Question 8. According to the chapter, what is the recommended decision hierarchy for LLM customization?

  • (a) Build a custom model first, then fall back to fine-tuning if the cost is too high
  • (b) Start with prompting, try fine-tuning if prompting plateaus, and only consider custom models for unique use cases with substantial resources
  • (c) Fine-tune first for best performance, then use prompting for lower-priority tasks
  • (d) Use the largest available model for all tasks to maximize quality

Question 9. Why does the chapter recommend against selecting an LLM provider based solely on benchmark scores?

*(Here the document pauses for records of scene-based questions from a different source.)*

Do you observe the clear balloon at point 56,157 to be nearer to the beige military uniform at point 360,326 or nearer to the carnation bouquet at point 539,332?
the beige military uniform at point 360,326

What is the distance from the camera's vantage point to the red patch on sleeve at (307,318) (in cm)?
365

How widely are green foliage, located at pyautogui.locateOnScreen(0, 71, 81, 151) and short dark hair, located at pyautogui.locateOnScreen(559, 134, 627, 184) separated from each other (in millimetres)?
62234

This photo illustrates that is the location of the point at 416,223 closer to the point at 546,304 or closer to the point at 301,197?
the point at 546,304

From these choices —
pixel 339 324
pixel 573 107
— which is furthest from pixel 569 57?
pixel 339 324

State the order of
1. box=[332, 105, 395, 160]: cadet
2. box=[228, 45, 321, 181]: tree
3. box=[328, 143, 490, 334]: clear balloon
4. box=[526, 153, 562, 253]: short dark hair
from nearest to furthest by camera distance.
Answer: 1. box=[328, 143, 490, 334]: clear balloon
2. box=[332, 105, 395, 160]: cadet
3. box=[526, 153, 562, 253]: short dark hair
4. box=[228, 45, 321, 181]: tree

  • (a) Benchmarks are always fraudulent.
  • (b) Benchmarks measure standardized tasks that may not resemble your specific use case, and they can be inflated by data contamination.
  • (c) Benchmarks only measure speed, not quality.
  • (d) Benchmarks are only available for open-source models.

Question 10. What is Retrieval-Augmented Generation (RAG), and why did Athena adopt it for the customer service chatbot?

  • (a) RAG is a training technique that makes models larger. Athena used it to improve the chatbot's vocabulary.
  • (b) RAG retrieves relevant documents and provides them as context to the LLM, grounding its responses in actual data. Athena adopted it to reduce the chatbot's hallucination rate.
  • (c) RAG is a data compression technique that reduces API costs. Athena used it to manage expenses.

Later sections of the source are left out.